ALL Covid-19 restrictions could finally be lifted by June 21 as part of a four-stage plan announced by Boris Johnson.

The Prime Minister told MPs the approach was “cautious but also irreversible”, with the impact of the vaccination programme replacing the need for lockdown measures.

The plan details when shops, pubs, restaurants and services such as hair and beauty will return on top of the much-anticipated date for the return of schools.

Here are the key dates.


  • All pupils expected to return to school with the use of face masks and testing in secondary education settings.
  • Socialising in parks and public spaces with one other person will also be permitted.
  • All care home residents will be able to receive regular visits from one nominated person, who will be tested and wear PPE.
  • These visitors will be allowed to hold hands with their friend or relative but will be asked not to hug or kiss them.
  • Funerals can be attended by 30 people and weddings by six people.
  • The general advice remains to stay at home.


  • Larger groups of up to six people or two households allowed to gather in parks and gardens without mixing indoors.
  • Outdoor sport and leisure facilities, including organised outdoor sport for children and adults, can restart, as can outdoor parent and child groups for up to 15 parents.

The rest of the dates will depend on tests in four key areas – the success of the vaccine rollout, evidence of the vaccine working, an assessment of new variants and keeping infection rates below a level that could build pressure on the NHS.


If all goes to plan, non-essential shops, hairdressers, nail salons, libraries, outdoor attractions such as zoos, theme parks and drive-in cinermas and outdoor hospitality venues such as beer gardens could reopen from April 12 at the earliest.

MAY 17

Continued success would mean two households or groups of up to six people will be allowed to mix indoors and crowds of up to 10,000 in the largest venues will be allowed at performances and sporting events from May 17 at the earliest.

That could also be the date friends and family are finally allowed to hug each other again, with the road map promising advice on social distancing will be updated “as soon as possible” and no later than step three.


All remaining restrictions on social contact could be lifted from June 21, with larger-scale events set for the go ahead alongside the reopening of nightclubs.


The prime minister acknowledged “the threat remains substantial” with the numbers in hospital only now beginning to fall below the peak of the first wave in April.

Modelling by the Sage scientific advisory panel showed “we cannot escape the fact that lifting lockdown will result in more cases, more hospitalisations and sadly more deaths”.

“And this would happen whenever lockdown is lifted – whether now or in six or nine months – because there will always be some vulnerable people who are not protected by the vaccines,” he continued.

“There is therefore no credible route to a zero Covid Britain, or indeed, a zero Covid world and we cannot persist indefinitely with restrictions that debilitate our economy, our physical and mental wellbeing and the life chances of our children.”

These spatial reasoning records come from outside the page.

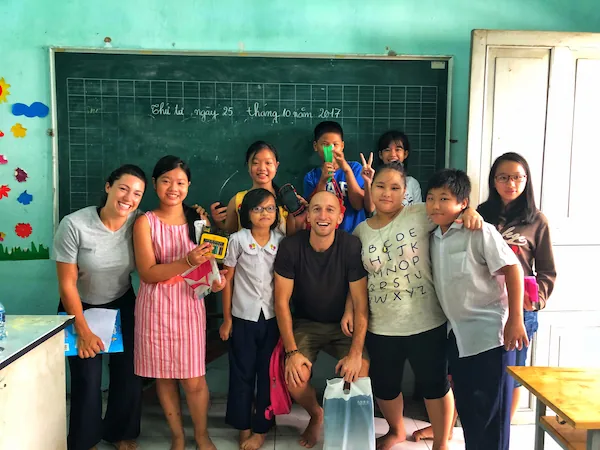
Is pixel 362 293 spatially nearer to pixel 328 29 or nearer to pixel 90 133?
pixel 328 29

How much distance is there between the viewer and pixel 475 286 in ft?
6.11

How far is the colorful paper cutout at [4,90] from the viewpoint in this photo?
2617 millimetres

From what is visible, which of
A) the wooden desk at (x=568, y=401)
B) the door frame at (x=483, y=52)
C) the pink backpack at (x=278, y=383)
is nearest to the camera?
the wooden desk at (x=568, y=401)

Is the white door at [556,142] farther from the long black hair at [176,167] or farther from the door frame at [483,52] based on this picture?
the long black hair at [176,167]

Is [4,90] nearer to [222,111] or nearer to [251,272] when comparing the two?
[222,111]

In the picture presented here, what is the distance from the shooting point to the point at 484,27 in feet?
8.92

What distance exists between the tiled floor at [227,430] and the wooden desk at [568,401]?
0.87 m

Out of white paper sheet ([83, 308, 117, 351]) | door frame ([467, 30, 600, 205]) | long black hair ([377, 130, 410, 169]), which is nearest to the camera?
white paper sheet ([83, 308, 117, 351])

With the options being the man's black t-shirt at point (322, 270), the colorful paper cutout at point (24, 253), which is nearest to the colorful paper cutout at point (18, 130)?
the colorful paper cutout at point (24, 253)

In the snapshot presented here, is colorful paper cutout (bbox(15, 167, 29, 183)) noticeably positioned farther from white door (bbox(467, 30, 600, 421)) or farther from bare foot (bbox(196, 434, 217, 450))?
white door (bbox(467, 30, 600, 421))

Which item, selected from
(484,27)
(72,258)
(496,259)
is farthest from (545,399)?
(484,27)

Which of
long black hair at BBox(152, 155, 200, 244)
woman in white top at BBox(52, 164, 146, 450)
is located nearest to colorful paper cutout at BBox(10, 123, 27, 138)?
woman in white top at BBox(52, 164, 146, 450)

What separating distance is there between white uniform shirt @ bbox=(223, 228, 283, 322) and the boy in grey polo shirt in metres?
0.75

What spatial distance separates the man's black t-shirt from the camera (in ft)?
6.88
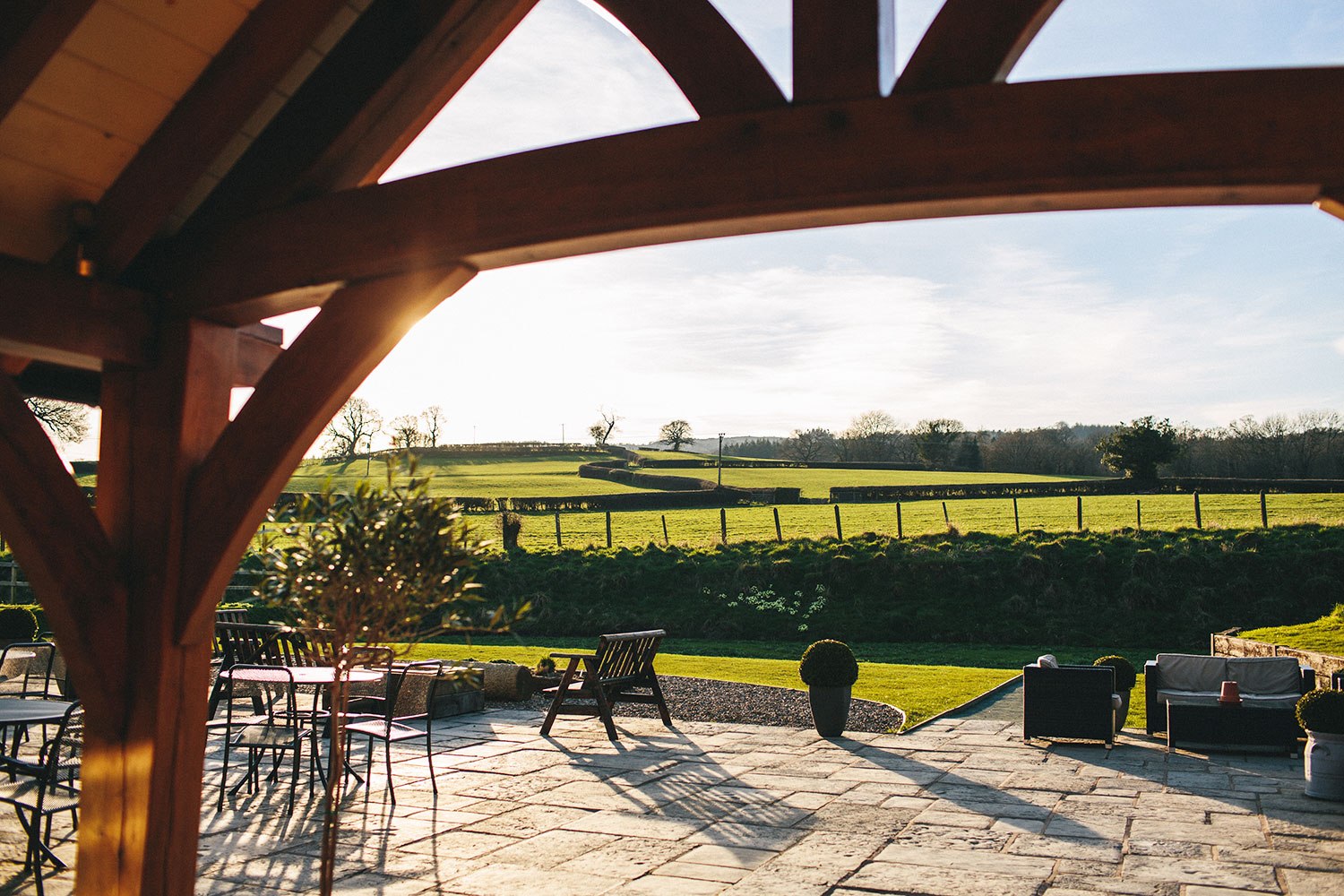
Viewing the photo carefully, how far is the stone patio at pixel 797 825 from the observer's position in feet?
13.8

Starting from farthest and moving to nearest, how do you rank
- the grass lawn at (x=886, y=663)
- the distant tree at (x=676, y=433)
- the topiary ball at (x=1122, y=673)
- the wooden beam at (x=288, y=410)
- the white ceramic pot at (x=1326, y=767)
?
the distant tree at (x=676, y=433)
the grass lawn at (x=886, y=663)
the topiary ball at (x=1122, y=673)
the white ceramic pot at (x=1326, y=767)
the wooden beam at (x=288, y=410)

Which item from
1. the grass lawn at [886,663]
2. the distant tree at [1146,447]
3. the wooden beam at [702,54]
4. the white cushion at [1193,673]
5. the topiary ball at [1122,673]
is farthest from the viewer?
the distant tree at [1146,447]

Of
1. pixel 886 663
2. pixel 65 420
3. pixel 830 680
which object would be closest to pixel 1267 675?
pixel 830 680

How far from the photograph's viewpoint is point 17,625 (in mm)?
9125

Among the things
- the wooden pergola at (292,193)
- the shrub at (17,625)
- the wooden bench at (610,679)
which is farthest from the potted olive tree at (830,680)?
the shrub at (17,625)

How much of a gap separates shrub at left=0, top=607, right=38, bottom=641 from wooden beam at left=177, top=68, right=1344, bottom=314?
787 centimetres

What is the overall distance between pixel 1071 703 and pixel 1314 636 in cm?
464

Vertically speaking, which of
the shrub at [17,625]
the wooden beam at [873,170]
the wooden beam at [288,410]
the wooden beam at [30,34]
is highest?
the wooden beam at [30,34]

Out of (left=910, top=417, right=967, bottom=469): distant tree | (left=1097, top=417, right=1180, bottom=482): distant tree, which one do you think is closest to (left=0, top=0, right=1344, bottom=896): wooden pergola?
(left=1097, top=417, right=1180, bottom=482): distant tree

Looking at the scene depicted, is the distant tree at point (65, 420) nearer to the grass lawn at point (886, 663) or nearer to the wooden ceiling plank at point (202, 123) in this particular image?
the grass lawn at point (886, 663)

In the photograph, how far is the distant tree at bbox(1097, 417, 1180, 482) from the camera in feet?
93.2

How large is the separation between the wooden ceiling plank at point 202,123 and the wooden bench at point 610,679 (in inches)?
199

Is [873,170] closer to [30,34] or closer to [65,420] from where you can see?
[30,34]

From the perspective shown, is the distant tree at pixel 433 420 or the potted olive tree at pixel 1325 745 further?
the distant tree at pixel 433 420
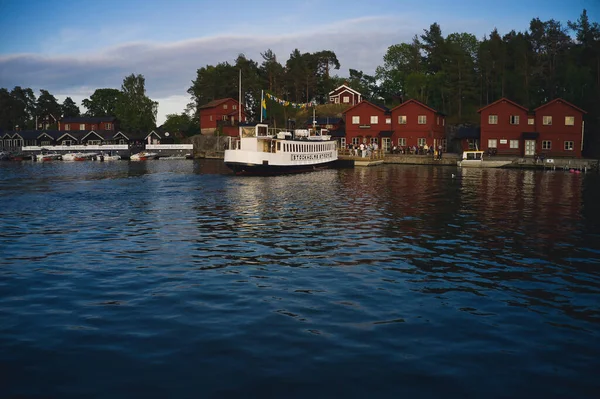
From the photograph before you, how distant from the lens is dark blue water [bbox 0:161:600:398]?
9664 millimetres

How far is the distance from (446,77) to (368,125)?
2739cm

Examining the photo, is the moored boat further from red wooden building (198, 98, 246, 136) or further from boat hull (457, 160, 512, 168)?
red wooden building (198, 98, 246, 136)

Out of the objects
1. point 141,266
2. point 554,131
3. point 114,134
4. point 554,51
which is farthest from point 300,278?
point 114,134

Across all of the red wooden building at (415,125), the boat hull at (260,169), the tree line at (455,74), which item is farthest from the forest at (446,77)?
the boat hull at (260,169)

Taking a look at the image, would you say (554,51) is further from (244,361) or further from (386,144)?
(244,361)

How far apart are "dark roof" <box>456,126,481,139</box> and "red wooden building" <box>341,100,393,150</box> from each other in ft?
40.9

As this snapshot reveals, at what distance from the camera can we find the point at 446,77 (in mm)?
114562

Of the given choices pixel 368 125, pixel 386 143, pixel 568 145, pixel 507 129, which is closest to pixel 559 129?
pixel 568 145

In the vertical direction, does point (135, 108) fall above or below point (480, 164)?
above

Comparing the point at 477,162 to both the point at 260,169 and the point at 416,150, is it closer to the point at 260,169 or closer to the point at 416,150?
the point at 416,150

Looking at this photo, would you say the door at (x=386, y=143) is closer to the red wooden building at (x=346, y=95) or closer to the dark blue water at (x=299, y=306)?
the red wooden building at (x=346, y=95)

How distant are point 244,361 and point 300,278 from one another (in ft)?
20.4

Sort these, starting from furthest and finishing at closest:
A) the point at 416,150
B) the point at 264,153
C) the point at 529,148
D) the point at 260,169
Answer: the point at 416,150, the point at 529,148, the point at 260,169, the point at 264,153

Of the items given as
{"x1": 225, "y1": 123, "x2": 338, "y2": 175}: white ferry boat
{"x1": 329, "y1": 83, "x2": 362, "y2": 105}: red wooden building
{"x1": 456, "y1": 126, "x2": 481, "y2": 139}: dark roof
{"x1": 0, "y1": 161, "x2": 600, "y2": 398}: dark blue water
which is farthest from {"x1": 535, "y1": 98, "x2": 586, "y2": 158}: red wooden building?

Alongside the four-step plan, there will be a series of reviews – including on whether people should be able to show if they have had a Covid-19 vaccine or a negative test.

The work will look at whether “Covid status certification” could help reopen the economy by allowing people who have received a jab or a negative test result to do things which would not be allowed for those who could not prove their status.

Officials recognise that there are moral and ethical questions as well as practical ones for any such move, which has been highly controversial in Westminster.

A research programme will use pilot schemes involving testing and other measures to run events with larger crowd sizes.

International travel rules will also be reviewed, with May 17 targeted as the earliest possible date for a foreign holiday.

A further piece of work to conclude by June 21 will examine social distancing requirements, the use of face masks and requirements to work from home.

The measures are expected to be put to a Commons vote before the House rises for Easter in late March.